PhilGale92 / docx

PHP Based Docx Parser
MIT License
38 stars 19 forks source link

Cannot parse large docx files #53

Closed sujaypatil96 closed 5 years ago

sujaypatil96 commented 5 years ago

The library works perfectly when I upload files which have a small size, but it fails to parse files that are larger in size.

For example, asume that the docx file has only text/characters and tables (black and white, no colour), it works if the file has around 40 such pages (size approx. 50 KB), but fails to parse files with more number of pages and a greater size that.

PhilGale92 commented 5 years ago

Hmmm i've been able to use it on word files that were a few MB large. Its probably your larger files have some other issue inside.

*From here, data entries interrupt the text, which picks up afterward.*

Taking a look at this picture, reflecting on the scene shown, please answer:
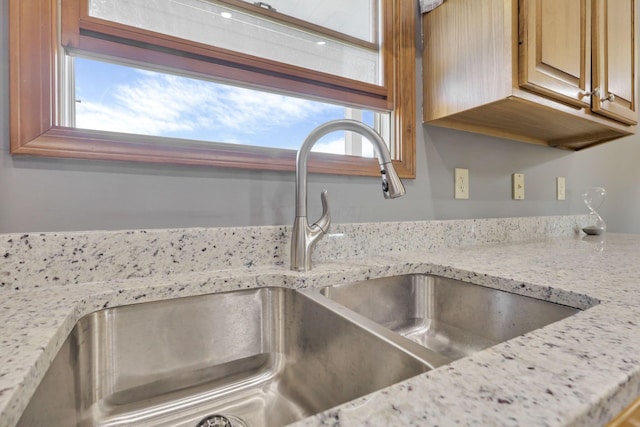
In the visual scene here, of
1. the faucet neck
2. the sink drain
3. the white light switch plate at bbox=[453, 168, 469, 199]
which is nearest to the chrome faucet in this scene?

Is there any error message in paticular you're recieving? If you could send an example sample file that gives you the problem I will look into it when I have a moment.

Thanks,

sujaypatil96 commented 5 years ago

Hm, thank you for clarifying but unfortunately I won't be able to share the reports with anybody as per company policy. However, I can describe it for you - A larger file would include text (no colour), and tables - approximately 20 tables with up to, 1500 rows and 10 columns each (at least, with around 50 words in each cell).

You could create a dummy docx with spec. as above and try it out maybe?

There is no error warning that pops up per se, it just times out. I've tried changing the 'max_execution_time' config value as well, so it doesn't time out, and now it just runs forever (for 15 mins at least, I didn't check beyond that).

sujaypatil96 commented 5 years ago

Oh, I just let the script run for 0.5 hours and it does parse the file. My PC is quite underpowered so, that could be the issue.

Thanks for checking it out. :+1:

I'm sure you've optimized the funtions as much as you could, but I think we could explore ways to optimize this further?

PhilGale92 commented 5 years ago

Cool great to hear.

To be honest I wrote this a pretty long time ago so im pretty sure it could be optimised a fair bit (perhaps knock off a few stages of the table handling for example).

If I work on this again for anything other than small bug fixes it will be to rewrite everything to use some of what I have learnt in the past 5 years. But I just don't have much free time I use on coding anymore!